Обезьянники на всех станциях метро обустроены по одному типу. Некоторые даже настолько похожи, что трудно догадаться, сидя в клетке, находишься ты на станции Демеевская или Дорогожичи. Правда, красная ветка в этом плане отличилась, на Черниговской , Дарнице и Лесной милицейские деружки, обклеенные объявлениями с лицами пропавших людей или особо опасных преступников, стоят прямо посреди перрона. Мы сидели в одной из этих пластиковых будок, я рассматривала фотороботы а Женя ревела, так, как будто её задержали за вооруженное нападение на инкассаторскую машину, совершенное группой лиц по предварительному сговору, а ни за распитие в неположенном месте. Да и знали мы тогда, какие места для этого дела подходят, а какие нет? В тот зимний вечер, ясный и погожий январский вечер, сотрудникам пришлось немного с нами повозиться.

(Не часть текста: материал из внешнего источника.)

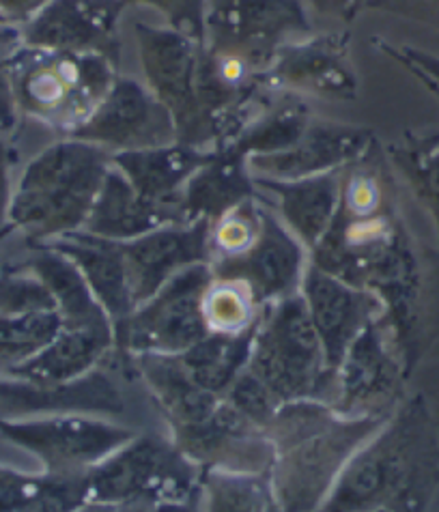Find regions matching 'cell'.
<instances>
[{"label": "cell", "instance_id": "6da1fadb", "mask_svg": "<svg viewBox=\"0 0 439 512\" xmlns=\"http://www.w3.org/2000/svg\"><path fill=\"white\" fill-rule=\"evenodd\" d=\"M390 162L379 140L341 170V203L310 263L373 293L399 332H409L418 297V263L396 218Z\"/></svg>", "mask_w": 439, "mask_h": 512}, {"label": "cell", "instance_id": "7a4b0ae2", "mask_svg": "<svg viewBox=\"0 0 439 512\" xmlns=\"http://www.w3.org/2000/svg\"><path fill=\"white\" fill-rule=\"evenodd\" d=\"M386 416L347 418L315 401L282 405L269 424L274 446L269 489L280 512H315L362 444L373 437Z\"/></svg>", "mask_w": 439, "mask_h": 512}, {"label": "cell", "instance_id": "3957f363", "mask_svg": "<svg viewBox=\"0 0 439 512\" xmlns=\"http://www.w3.org/2000/svg\"><path fill=\"white\" fill-rule=\"evenodd\" d=\"M435 469V439L416 401L353 454L321 512H418L435 482Z\"/></svg>", "mask_w": 439, "mask_h": 512}, {"label": "cell", "instance_id": "277c9868", "mask_svg": "<svg viewBox=\"0 0 439 512\" xmlns=\"http://www.w3.org/2000/svg\"><path fill=\"white\" fill-rule=\"evenodd\" d=\"M110 151L93 142L61 138L24 168L11 192L9 226L31 244L82 231L112 168Z\"/></svg>", "mask_w": 439, "mask_h": 512}, {"label": "cell", "instance_id": "5b68a950", "mask_svg": "<svg viewBox=\"0 0 439 512\" xmlns=\"http://www.w3.org/2000/svg\"><path fill=\"white\" fill-rule=\"evenodd\" d=\"M117 67L97 54H69L22 44L9 59V80L20 117L72 136L106 97Z\"/></svg>", "mask_w": 439, "mask_h": 512}, {"label": "cell", "instance_id": "8992f818", "mask_svg": "<svg viewBox=\"0 0 439 512\" xmlns=\"http://www.w3.org/2000/svg\"><path fill=\"white\" fill-rule=\"evenodd\" d=\"M248 368L285 405L313 401L328 386L332 377L302 293L261 308Z\"/></svg>", "mask_w": 439, "mask_h": 512}, {"label": "cell", "instance_id": "52a82bcc", "mask_svg": "<svg viewBox=\"0 0 439 512\" xmlns=\"http://www.w3.org/2000/svg\"><path fill=\"white\" fill-rule=\"evenodd\" d=\"M196 491V465L160 435L134 437L89 472L93 504L158 506L186 502Z\"/></svg>", "mask_w": 439, "mask_h": 512}, {"label": "cell", "instance_id": "ba28073f", "mask_svg": "<svg viewBox=\"0 0 439 512\" xmlns=\"http://www.w3.org/2000/svg\"><path fill=\"white\" fill-rule=\"evenodd\" d=\"M310 28L304 0H207L203 48L265 74L280 48Z\"/></svg>", "mask_w": 439, "mask_h": 512}, {"label": "cell", "instance_id": "9c48e42d", "mask_svg": "<svg viewBox=\"0 0 439 512\" xmlns=\"http://www.w3.org/2000/svg\"><path fill=\"white\" fill-rule=\"evenodd\" d=\"M138 54L147 87L171 112L177 142L198 149H214L216 134L211 127L198 91L201 50L192 37L173 31L171 26L134 24Z\"/></svg>", "mask_w": 439, "mask_h": 512}, {"label": "cell", "instance_id": "30bf717a", "mask_svg": "<svg viewBox=\"0 0 439 512\" xmlns=\"http://www.w3.org/2000/svg\"><path fill=\"white\" fill-rule=\"evenodd\" d=\"M214 274L209 265H192L168 280L149 302L138 306L115 330V347L123 353L179 355L209 336L203 300Z\"/></svg>", "mask_w": 439, "mask_h": 512}, {"label": "cell", "instance_id": "8fae6325", "mask_svg": "<svg viewBox=\"0 0 439 512\" xmlns=\"http://www.w3.org/2000/svg\"><path fill=\"white\" fill-rule=\"evenodd\" d=\"M0 437L31 452L46 474H87L136 437L123 426L89 414H50L41 418H0Z\"/></svg>", "mask_w": 439, "mask_h": 512}, {"label": "cell", "instance_id": "7c38bea8", "mask_svg": "<svg viewBox=\"0 0 439 512\" xmlns=\"http://www.w3.org/2000/svg\"><path fill=\"white\" fill-rule=\"evenodd\" d=\"M261 198V196H259ZM218 280L242 282L261 308L300 293L306 274V248L261 198V226L248 250L209 263Z\"/></svg>", "mask_w": 439, "mask_h": 512}, {"label": "cell", "instance_id": "4fadbf2b", "mask_svg": "<svg viewBox=\"0 0 439 512\" xmlns=\"http://www.w3.org/2000/svg\"><path fill=\"white\" fill-rule=\"evenodd\" d=\"M69 138L119 153L171 145L177 142V132L171 112L147 84L117 76L93 115Z\"/></svg>", "mask_w": 439, "mask_h": 512}, {"label": "cell", "instance_id": "5bb4252c", "mask_svg": "<svg viewBox=\"0 0 439 512\" xmlns=\"http://www.w3.org/2000/svg\"><path fill=\"white\" fill-rule=\"evenodd\" d=\"M265 84L272 93L353 102L360 95V78L351 63V35L334 31L289 41L265 71Z\"/></svg>", "mask_w": 439, "mask_h": 512}, {"label": "cell", "instance_id": "9a60e30c", "mask_svg": "<svg viewBox=\"0 0 439 512\" xmlns=\"http://www.w3.org/2000/svg\"><path fill=\"white\" fill-rule=\"evenodd\" d=\"M125 9L121 0H52L20 28L22 41L69 54H97L119 67V22Z\"/></svg>", "mask_w": 439, "mask_h": 512}, {"label": "cell", "instance_id": "2e32d148", "mask_svg": "<svg viewBox=\"0 0 439 512\" xmlns=\"http://www.w3.org/2000/svg\"><path fill=\"white\" fill-rule=\"evenodd\" d=\"M211 222L168 224L132 241H117L123 254L134 310L192 265L211 263Z\"/></svg>", "mask_w": 439, "mask_h": 512}, {"label": "cell", "instance_id": "e0dca14e", "mask_svg": "<svg viewBox=\"0 0 439 512\" xmlns=\"http://www.w3.org/2000/svg\"><path fill=\"white\" fill-rule=\"evenodd\" d=\"M300 293L319 334L325 366L334 377L353 340L368 323L384 315V306L373 293L323 272L310 261Z\"/></svg>", "mask_w": 439, "mask_h": 512}, {"label": "cell", "instance_id": "ac0fdd59", "mask_svg": "<svg viewBox=\"0 0 439 512\" xmlns=\"http://www.w3.org/2000/svg\"><path fill=\"white\" fill-rule=\"evenodd\" d=\"M377 136L364 125L313 119L302 138L287 151L254 155L248 166L254 177L295 181L336 173L373 149Z\"/></svg>", "mask_w": 439, "mask_h": 512}, {"label": "cell", "instance_id": "d6986e66", "mask_svg": "<svg viewBox=\"0 0 439 512\" xmlns=\"http://www.w3.org/2000/svg\"><path fill=\"white\" fill-rule=\"evenodd\" d=\"M338 403L336 411L347 418L379 416L392 392L396 390V362L388 351L381 317L368 323L347 349L341 366L336 368Z\"/></svg>", "mask_w": 439, "mask_h": 512}, {"label": "cell", "instance_id": "ffe728a7", "mask_svg": "<svg viewBox=\"0 0 439 512\" xmlns=\"http://www.w3.org/2000/svg\"><path fill=\"white\" fill-rule=\"evenodd\" d=\"M183 222L188 220L179 201L158 203L145 198L112 166L82 231L110 241H132L162 226Z\"/></svg>", "mask_w": 439, "mask_h": 512}, {"label": "cell", "instance_id": "44dd1931", "mask_svg": "<svg viewBox=\"0 0 439 512\" xmlns=\"http://www.w3.org/2000/svg\"><path fill=\"white\" fill-rule=\"evenodd\" d=\"M31 246H46L67 256L80 269L84 280H87L97 302L102 304L106 315L110 317L112 327L119 325L134 312L130 280H127L125 261L117 241L76 231L59 239L46 241V244Z\"/></svg>", "mask_w": 439, "mask_h": 512}, {"label": "cell", "instance_id": "7402d4cb", "mask_svg": "<svg viewBox=\"0 0 439 512\" xmlns=\"http://www.w3.org/2000/svg\"><path fill=\"white\" fill-rule=\"evenodd\" d=\"M257 196L248 158L222 145L214 149L211 160L183 186L179 205L188 222L207 220L214 224L226 211Z\"/></svg>", "mask_w": 439, "mask_h": 512}, {"label": "cell", "instance_id": "603a6c76", "mask_svg": "<svg viewBox=\"0 0 439 512\" xmlns=\"http://www.w3.org/2000/svg\"><path fill=\"white\" fill-rule=\"evenodd\" d=\"M254 186L276 198L282 224L308 252L330 231L341 203V170L295 181L254 177Z\"/></svg>", "mask_w": 439, "mask_h": 512}, {"label": "cell", "instance_id": "cb8c5ba5", "mask_svg": "<svg viewBox=\"0 0 439 512\" xmlns=\"http://www.w3.org/2000/svg\"><path fill=\"white\" fill-rule=\"evenodd\" d=\"M214 149H198L171 142L164 147L112 153L110 160L134 190L158 203L179 201L183 186L198 168H203Z\"/></svg>", "mask_w": 439, "mask_h": 512}, {"label": "cell", "instance_id": "d4e9b609", "mask_svg": "<svg viewBox=\"0 0 439 512\" xmlns=\"http://www.w3.org/2000/svg\"><path fill=\"white\" fill-rule=\"evenodd\" d=\"M132 360H136V368L145 377L173 431L201 424L216 414L222 396L198 386L177 355L143 353L132 355Z\"/></svg>", "mask_w": 439, "mask_h": 512}, {"label": "cell", "instance_id": "484cf974", "mask_svg": "<svg viewBox=\"0 0 439 512\" xmlns=\"http://www.w3.org/2000/svg\"><path fill=\"white\" fill-rule=\"evenodd\" d=\"M115 347V332L69 330L63 327L50 345L31 360L13 368L7 377L35 386H61L95 371V364Z\"/></svg>", "mask_w": 439, "mask_h": 512}, {"label": "cell", "instance_id": "4316f807", "mask_svg": "<svg viewBox=\"0 0 439 512\" xmlns=\"http://www.w3.org/2000/svg\"><path fill=\"white\" fill-rule=\"evenodd\" d=\"M33 254L22 263L26 269H31L50 289L56 312L63 321V327L69 330H112V321L106 315L102 304L89 289L87 280L80 274V269L63 256L46 246H31Z\"/></svg>", "mask_w": 439, "mask_h": 512}, {"label": "cell", "instance_id": "83f0119b", "mask_svg": "<svg viewBox=\"0 0 439 512\" xmlns=\"http://www.w3.org/2000/svg\"><path fill=\"white\" fill-rule=\"evenodd\" d=\"M310 121L313 115L300 95L276 93L222 145L242 153L248 160L254 155L280 153L302 138Z\"/></svg>", "mask_w": 439, "mask_h": 512}, {"label": "cell", "instance_id": "f1b7e54d", "mask_svg": "<svg viewBox=\"0 0 439 512\" xmlns=\"http://www.w3.org/2000/svg\"><path fill=\"white\" fill-rule=\"evenodd\" d=\"M257 325L259 319L239 334L211 332L186 353H179L177 358L198 386L224 396L233 381L248 368Z\"/></svg>", "mask_w": 439, "mask_h": 512}, {"label": "cell", "instance_id": "f546056e", "mask_svg": "<svg viewBox=\"0 0 439 512\" xmlns=\"http://www.w3.org/2000/svg\"><path fill=\"white\" fill-rule=\"evenodd\" d=\"M388 162L399 170L418 201L429 209L439 235V132L412 134L392 142Z\"/></svg>", "mask_w": 439, "mask_h": 512}, {"label": "cell", "instance_id": "4dcf8cb0", "mask_svg": "<svg viewBox=\"0 0 439 512\" xmlns=\"http://www.w3.org/2000/svg\"><path fill=\"white\" fill-rule=\"evenodd\" d=\"M63 321L59 312L33 315H0V377L22 366L59 336Z\"/></svg>", "mask_w": 439, "mask_h": 512}, {"label": "cell", "instance_id": "1f68e13d", "mask_svg": "<svg viewBox=\"0 0 439 512\" xmlns=\"http://www.w3.org/2000/svg\"><path fill=\"white\" fill-rule=\"evenodd\" d=\"M203 489L209 495V512H265L272 504L269 478L263 474L205 469Z\"/></svg>", "mask_w": 439, "mask_h": 512}, {"label": "cell", "instance_id": "d6a6232c", "mask_svg": "<svg viewBox=\"0 0 439 512\" xmlns=\"http://www.w3.org/2000/svg\"><path fill=\"white\" fill-rule=\"evenodd\" d=\"M205 321L214 334H239L257 323L261 306L242 282L218 280L209 284L203 300Z\"/></svg>", "mask_w": 439, "mask_h": 512}, {"label": "cell", "instance_id": "836d02e7", "mask_svg": "<svg viewBox=\"0 0 439 512\" xmlns=\"http://www.w3.org/2000/svg\"><path fill=\"white\" fill-rule=\"evenodd\" d=\"M56 312V302L41 280L22 263L0 269V315Z\"/></svg>", "mask_w": 439, "mask_h": 512}, {"label": "cell", "instance_id": "e575fe53", "mask_svg": "<svg viewBox=\"0 0 439 512\" xmlns=\"http://www.w3.org/2000/svg\"><path fill=\"white\" fill-rule=\"evenodd\" d=\"M224 398L239 411V414L246 416L252 424H257L263 431L269 429V424L276 420L278 411L285 405L257 375L250 371V368H246V371L233 381V386L226 390Z\"/></svg>", "mask_w": 439, "mask_h": 512}, {"label": "cell", "instance_id": "d590c367", "mask_svg": "<svg viewBox=\"0 0 439 512\" xmlns=\"http://www.w3.org/2000/svg\"><path fill=\"white\" fill-rule=\"evenodd\" d=\"M125 7L145 5L160 11L173 31L205 44L207 0H121Z\"/></svg>", "mask_w": 439, "mask_h": 512}, {"label": "cell", "instance_id": "8d00e7d4", "mask_svg": "<svg viewBox=\"0 0 439 512\" xmlns=\"http://www.w3.org/2000/svg\"><path fill=\"white\" fill-rule=\"evenodd\" d=\"M50 474H24L0 465V512H26L48 487Z\"/></svg>", "mask_w": 439, "mask_h": 512}, {"label": "cell", "instance_id": "74e56055", "mask_svg": "<svg viewBox=\"0 0 439 512\" xmlns=\"http://www.w3.org/2000/svg\"><path fill=\"white\" fill-rule=\"evenodd\" d=\"M22 41V31L16 26L0 24V136H9L16 132L18 121L22 119L13 99L11 80H9V59Z\"/></svg>", "mask_w": 439, "mask_h": 512}, {"label": "cell", "instance_id": "f35d334b", "mask_svg": "<svg viewBox=\"0 0 439 512\" xmlns=\"http://www.w3.org/2000/svg\"><path fill=\"white\" fill-rule=\"evenodd\" d=\"M373 44L390 56L392 61L403 65L409 74L416 76L424 87H427L437 99H439V56L431 54L427 50H420L414 46H394L386 39H373Z\"/></svg>", "mask_w": 439, "mask_h": 512}, {"label": "cell", "instance_id": "ab89813d", "mask_svg": "<svg viewBox=\"0 0 439 512\" xmlns=\"http://www.w3.org/2000/svg\"><path fill=\"white\" fill-rule=\"evenodd\" d=\"M364 7L439 26V0H364Z\"/></svg>", "mask_w": 439, "mask_h": 512}, {"label": "cell", "instance_id": "60d3db41", "mask_svg": "<svg viewBox=\"0 0 439 512\" xmlns=\"http://www.w3.org/2000/svg\"><path fill=\"white\" fill-rule=\"evenodd\" d=\"M50 3L52 0H0V24L22 28Z\"/></svg>", "mask_w": 439, "mask_h": 512}, {"label": "cell", "instance_id": "b9f144b4", "mask_svg": "<svg viewBox=\"0 0 439 512\" xmlns=\"http://www.w3.org/2000/svg\"><path fill=\"white\" fill-rule=\"evenodd\" d=\"M11 162H13L11 149L7 145L5 136H0V235L7 231L5 224H9V203H11V192H13L9 186Z\"/></svg>", "mask_w": 439, "mask_h": 512}, {"label": "cell", "instance_id": "7bdbcfd3", "mask_svg": "<svg viewBox=\"0 0 439 512\" xmlns=\"http://www.w3.org/2000/svg\"><path fill=\"white\" fill-rule=\"evenodd\" d=\"M308 5L321 16L351 22L364 9V0H308Z\"/></svg>", "mask_w": 439, "mask_h": 512}, {"label": "cell", "instance_id": "ee69618b", "mask_svg": "<svg viewBox=\"0 0 439 512\" xmlns=\"http://www.w3.org/2000/svg\"><path fill=\"white\" fill-rule=\"evenodd\" d=\"M198 493L201 491H196L192 497H188L186 502H166V504L153 506V512H196Z\"/></svg>", "mask_w": 439, "mask_h": 512}, {"label": "cell", "instance_id": "f6af8a7d", "mask_svg": "<svg viewBox=\"0 0 439 512\" xmlns=\"http://www.w3.org/2000/svg\"><path fill=\"white\" fill-rule=\"evenodd\" d=\"M74 512H119V506H106V504H93V502H89V504L80 506Z\"/></svg>", "mask_w": 439, "mask_h": 512}, {"label": "cell", "instance_id": "bcb514c9", "mask_svg": "<svg viewBox=\"0 0 439 512\" xmlns=\"http://www.w3.org/2000/svg\"><path fill=\"white\" fill-rule=\"evenodd\" d=\"M377 512H386V510H377Z\"/></svg>", "mask_w": 439, "mask_h": 512}]
</instances>
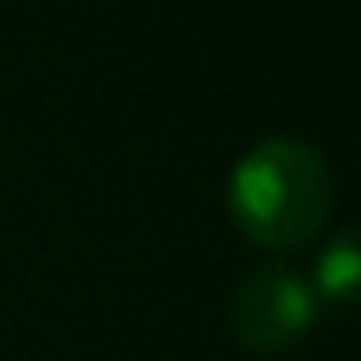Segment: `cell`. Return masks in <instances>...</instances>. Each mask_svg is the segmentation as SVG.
Wrapping results in <instances>:
<instances>
[{"label":"cell","mask_w":361,"mask_h":361,"mask_svg":"<svg viewBox=\"0 0 361 361\" xmlns=\"http://www.w3.org/2000/svg\"><path fill=\"white\" fill-rule=\"evenodd\" d=\"M334 206L329 165L316 147L274 137L252 147L229 178V211L256 247L293 252L311 243Z\"/></svg>","instance_id":"6da1fadb"},{"label":"cell","mask_w":361,"mask_h":361,"mask_svg":"<svg viewBox=\"0 0 361 361\" xmlns=\"http://www.w3.org/2000/svg\"><path fill=\"white\" fill-rule=\"evenodd\" d=\"M316 320V298L288 265H256L229 298V329L252 353H283Z\"/></svg>","instance_id":"7a4b0ae2"},{"label":"cell","mask_w":361,"mask_h":361,"mask_svg":"<svg viewBox=\"0 0 361 361\" xmlns=\"http://www.w3.org/2000/svg\"><path fill=\"white\" fill-rule=\"evenodd\" d=\"M357 238L353 233H338L334 247L325 252V261H320V288L329 293V298H353V283H357Z\"/></svg>","instance_id":"3957f363"}]
</instances>
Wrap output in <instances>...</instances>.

Пузатые, неуклюжие патрульные в пыльных фуражках бежали за нами без энтузиазма, преодолели несколько десятков метров по свежему льду и сдулись, на больше их не хватило. Менты орали нам что-то в след, но я не могла разобрать слов, а Женя уже тогда начала ныть, что ей пора домой. Женя бубнила фоном, снег отражал свет уличных фонарей, поблескивал на крышах киосков, таял на лакированной коже моих ботинок. Позже, когда мы курили, стоя у стеклянных дверей метро, к нам подошли сзади и, взяв за шкирку, затащили в эту будку. Я никогда раньше не задумывалась о том, что закон настолько близок а синяя форма, сшитая киевской фабрикой Мальвы, или Барвы, или ещё какой-нибудь подобной сомнительной конторой, настолько паршиво скроена. С фотографической точностью я запоминала расположение предметов в отделении, количество звездочек на пагонах. И никогда эти вещи не менялись, никогда чашка, стоящая на столе возле белых папок не была чистой внутри, всегда её потресканную эмаль украшали чайные разводы. Женя просила не звонить её родителям, а её пугали тем, что придется написать им на работу, что у её отца, занимающего высокую должность будут проблемы. Со мной не говорили, меня отказывались замечать. Позже я поняла почему. а ещё поняла, что человеку всегда дышат в спину и целятся в голову. Конечно, не сотрудники органов. Берите выше. Долг. Закон. Родина.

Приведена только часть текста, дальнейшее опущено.